Tuesday we hit the res for the open water swim, ‘one gear girl’ was never so apparent. I really wish I was driving a manual so I could have shifted up and created even just a little wake. Instead it felt more like an active dead man’s float.

Yesterday headed out for my brick 30 to 6. POC right? Totally. Felt great on the bike. Fired up, if you will.

Came home to transition to the run and headed out on the run. Blah, yuck, ick…. Heart rate was through the roof and my speed was anything but. Frankly, my body feels really good, no red flags, no concerns - all of which I’m elated about but I just feel heavy, crappy and sluggish. You know what really helps? Running in Boulder and being repetitively passed (lapped) by incredibly sleek, smooth and freakin’ fast people. I kept thinking about how much my humble pie was making me want to puke. Actually, now that I think of it, I did throw up on my return trip. Gatorade/cliff blok regurg’ nastiness - yummas.

Despite this pathetic performance, I finished and felt quite indifferent. Nothing negative just indifferent. Afterwards I felt the exhaustion of running closer to 20 miles.

Today is a new day and I’m realizing over and over and over again, I cannot get enough sleep. I’m putting down 8 to 10 hours a night solid, I sleep like the dead. It takes me 2 seconds to get to sleep and about 2 hours to get up.

On the docket today - 9 mile run, a few clients then stroke and stride. Looking forward to the thrash!

good thing I had those few good days

06.02.08

The end of last week brought me a nasty cold and an unexpected set back. Saturday I had my monster brick, longest of the season, my breakthrough. It went on the calendar in January - May 31st, big brick, no clients, train all day. It was a key piece of my IM prep.

Woke up Friday with a sore throat. Remaining positive I chalked it up to swallowing nasty rez water the day before and figured it would be gone with a glass of OJ.  No go, I felt progressively worse throughout the day. Got into bed at 7pm thinking a good night’s rest would save all.

Nada, woke up 11 times over the course of 12 hours. Each time feeling worse than the prior wakening. Saturday morning came around and I soon realized that my brick was not going to happen. I had committed to helping out Skirt on Sunday at the Elephant Rock Ride so I knew I had to feel better and look alive. I spent the entire day on the couch Saturday, I felt terrible, just awful.

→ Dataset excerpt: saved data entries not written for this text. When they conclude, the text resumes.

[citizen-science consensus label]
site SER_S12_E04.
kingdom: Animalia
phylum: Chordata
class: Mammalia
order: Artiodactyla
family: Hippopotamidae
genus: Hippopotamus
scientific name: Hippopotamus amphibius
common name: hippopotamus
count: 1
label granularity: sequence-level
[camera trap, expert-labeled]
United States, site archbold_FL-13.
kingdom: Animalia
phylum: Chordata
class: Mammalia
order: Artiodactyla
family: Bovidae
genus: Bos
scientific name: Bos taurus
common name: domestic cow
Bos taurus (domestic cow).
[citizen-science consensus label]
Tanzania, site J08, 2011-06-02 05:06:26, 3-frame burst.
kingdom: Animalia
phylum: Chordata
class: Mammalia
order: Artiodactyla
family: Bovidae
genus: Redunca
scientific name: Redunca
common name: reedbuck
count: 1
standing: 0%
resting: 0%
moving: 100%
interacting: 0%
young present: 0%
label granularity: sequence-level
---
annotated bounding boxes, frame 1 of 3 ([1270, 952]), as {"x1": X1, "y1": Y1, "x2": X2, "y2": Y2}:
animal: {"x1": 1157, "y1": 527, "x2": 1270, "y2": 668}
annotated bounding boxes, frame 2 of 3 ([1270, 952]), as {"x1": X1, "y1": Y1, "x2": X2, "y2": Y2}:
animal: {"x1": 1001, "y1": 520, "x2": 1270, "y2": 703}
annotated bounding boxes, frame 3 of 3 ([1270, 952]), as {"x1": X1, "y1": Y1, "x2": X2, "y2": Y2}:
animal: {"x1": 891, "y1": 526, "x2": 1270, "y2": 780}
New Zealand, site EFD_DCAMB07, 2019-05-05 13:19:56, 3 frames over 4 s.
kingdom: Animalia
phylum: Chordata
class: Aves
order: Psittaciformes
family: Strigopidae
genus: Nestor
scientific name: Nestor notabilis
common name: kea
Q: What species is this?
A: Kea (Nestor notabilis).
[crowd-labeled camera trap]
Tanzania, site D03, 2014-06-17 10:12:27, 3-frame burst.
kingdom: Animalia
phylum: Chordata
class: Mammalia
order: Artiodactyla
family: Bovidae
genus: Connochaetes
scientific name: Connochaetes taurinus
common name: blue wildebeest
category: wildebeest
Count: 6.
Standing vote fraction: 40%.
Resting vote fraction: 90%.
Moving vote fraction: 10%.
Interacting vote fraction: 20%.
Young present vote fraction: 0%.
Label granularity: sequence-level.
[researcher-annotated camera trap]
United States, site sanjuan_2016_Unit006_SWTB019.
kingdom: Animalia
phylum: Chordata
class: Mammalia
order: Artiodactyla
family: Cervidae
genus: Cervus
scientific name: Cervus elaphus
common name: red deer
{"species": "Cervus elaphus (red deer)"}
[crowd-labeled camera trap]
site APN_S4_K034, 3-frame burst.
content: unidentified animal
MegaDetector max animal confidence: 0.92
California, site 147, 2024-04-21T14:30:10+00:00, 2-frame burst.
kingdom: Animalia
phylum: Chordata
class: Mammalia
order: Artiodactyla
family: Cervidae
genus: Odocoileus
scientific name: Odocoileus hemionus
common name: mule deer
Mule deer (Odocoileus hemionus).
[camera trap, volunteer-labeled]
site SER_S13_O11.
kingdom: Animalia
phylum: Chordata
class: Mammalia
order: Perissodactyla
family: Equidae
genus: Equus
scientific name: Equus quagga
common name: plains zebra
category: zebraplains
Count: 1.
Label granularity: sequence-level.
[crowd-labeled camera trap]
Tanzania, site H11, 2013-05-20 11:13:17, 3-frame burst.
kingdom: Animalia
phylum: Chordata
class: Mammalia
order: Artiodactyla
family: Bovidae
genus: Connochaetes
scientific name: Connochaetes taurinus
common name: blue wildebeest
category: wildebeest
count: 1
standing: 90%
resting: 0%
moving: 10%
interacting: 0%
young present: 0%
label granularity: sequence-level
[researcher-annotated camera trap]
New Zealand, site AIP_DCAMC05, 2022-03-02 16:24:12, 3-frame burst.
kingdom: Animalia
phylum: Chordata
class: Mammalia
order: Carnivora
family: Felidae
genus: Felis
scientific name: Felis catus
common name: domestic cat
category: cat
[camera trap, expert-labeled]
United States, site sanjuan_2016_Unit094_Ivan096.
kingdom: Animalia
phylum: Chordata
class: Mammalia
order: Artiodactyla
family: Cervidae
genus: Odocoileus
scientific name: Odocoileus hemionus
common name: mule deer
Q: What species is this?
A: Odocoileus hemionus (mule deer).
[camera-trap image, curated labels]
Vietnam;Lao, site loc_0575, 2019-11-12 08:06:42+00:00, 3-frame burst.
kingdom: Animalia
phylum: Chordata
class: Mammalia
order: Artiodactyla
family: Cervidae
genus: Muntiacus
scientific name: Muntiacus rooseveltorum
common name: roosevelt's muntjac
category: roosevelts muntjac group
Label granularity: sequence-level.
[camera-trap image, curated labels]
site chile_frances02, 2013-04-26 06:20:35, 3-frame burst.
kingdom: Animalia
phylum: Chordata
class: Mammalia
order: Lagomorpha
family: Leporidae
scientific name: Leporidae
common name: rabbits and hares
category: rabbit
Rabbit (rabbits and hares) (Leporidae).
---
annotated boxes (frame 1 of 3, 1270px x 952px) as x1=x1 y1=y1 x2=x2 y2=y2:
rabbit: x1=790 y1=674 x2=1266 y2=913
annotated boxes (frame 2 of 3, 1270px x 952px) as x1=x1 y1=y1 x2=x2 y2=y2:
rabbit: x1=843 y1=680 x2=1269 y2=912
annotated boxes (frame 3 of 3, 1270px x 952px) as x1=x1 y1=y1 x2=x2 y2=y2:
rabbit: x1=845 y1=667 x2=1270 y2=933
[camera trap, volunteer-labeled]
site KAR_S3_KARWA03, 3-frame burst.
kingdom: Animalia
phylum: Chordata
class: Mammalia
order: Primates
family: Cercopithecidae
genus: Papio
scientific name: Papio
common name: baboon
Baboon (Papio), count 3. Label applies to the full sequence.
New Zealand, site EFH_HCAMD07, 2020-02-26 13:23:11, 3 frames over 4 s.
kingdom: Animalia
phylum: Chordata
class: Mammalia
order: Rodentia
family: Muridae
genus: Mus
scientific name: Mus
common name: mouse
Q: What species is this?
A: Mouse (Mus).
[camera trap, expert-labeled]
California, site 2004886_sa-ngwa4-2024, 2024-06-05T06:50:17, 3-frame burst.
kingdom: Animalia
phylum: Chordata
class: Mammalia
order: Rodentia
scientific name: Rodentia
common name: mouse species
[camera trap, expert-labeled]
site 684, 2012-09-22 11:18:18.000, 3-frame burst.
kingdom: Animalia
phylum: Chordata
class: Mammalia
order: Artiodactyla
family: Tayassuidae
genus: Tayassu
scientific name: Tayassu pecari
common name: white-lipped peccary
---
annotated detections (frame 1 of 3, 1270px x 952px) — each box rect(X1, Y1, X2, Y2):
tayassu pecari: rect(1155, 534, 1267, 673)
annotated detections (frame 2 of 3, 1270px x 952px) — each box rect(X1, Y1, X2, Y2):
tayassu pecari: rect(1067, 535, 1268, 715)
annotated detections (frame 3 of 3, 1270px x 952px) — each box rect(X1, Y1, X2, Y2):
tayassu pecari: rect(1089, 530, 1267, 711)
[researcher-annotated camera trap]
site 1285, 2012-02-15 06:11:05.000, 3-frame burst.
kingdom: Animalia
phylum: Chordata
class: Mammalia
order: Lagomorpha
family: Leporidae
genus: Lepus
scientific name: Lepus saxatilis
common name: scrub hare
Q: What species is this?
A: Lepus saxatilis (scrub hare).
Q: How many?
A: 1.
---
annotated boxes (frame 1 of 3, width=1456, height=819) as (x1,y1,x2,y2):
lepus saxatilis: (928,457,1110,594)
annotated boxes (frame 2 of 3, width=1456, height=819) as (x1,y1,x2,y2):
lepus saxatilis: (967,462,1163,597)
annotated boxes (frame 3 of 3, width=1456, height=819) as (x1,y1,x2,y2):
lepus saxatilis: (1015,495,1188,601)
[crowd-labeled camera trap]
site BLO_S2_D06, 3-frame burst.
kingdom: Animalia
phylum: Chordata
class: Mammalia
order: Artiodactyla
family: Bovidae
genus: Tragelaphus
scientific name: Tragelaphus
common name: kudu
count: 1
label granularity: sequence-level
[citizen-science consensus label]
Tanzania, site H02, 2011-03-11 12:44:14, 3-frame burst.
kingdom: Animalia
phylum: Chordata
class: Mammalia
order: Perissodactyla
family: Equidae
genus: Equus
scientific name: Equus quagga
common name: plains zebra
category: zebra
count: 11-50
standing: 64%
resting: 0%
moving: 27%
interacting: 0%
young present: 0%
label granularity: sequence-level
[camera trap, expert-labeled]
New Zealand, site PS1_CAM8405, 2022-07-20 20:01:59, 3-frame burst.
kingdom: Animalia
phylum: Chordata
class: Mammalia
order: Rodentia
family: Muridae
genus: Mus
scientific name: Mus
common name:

About 70% on Sunday and about 80% today and getting progressively better by the hour. So I’ve talked with Craig and as much as I wanted to get this workout in I’m going to have to let it go. I’ve rearranged my week to allow for a final rest day today (4 days of doing nothing, ahhhhhhhhh!) and then a solid 5 days ahead. Going for my 125 mile ride on Saturday - you better believe I’m getting every inch of that baby done.

Moral of the story….  On the days that you just don’t feel like getting out there, or your overwhelmed, or your too busy….make time and get motivated.  Get out there and do your training because there are going to be times where your body will not allow you to do anything.   The body is the boss and sometimes it takes charge.  Mine did this weekend, for a very good reason I’m sure and I know that I have enough hay in the barn to come out on top.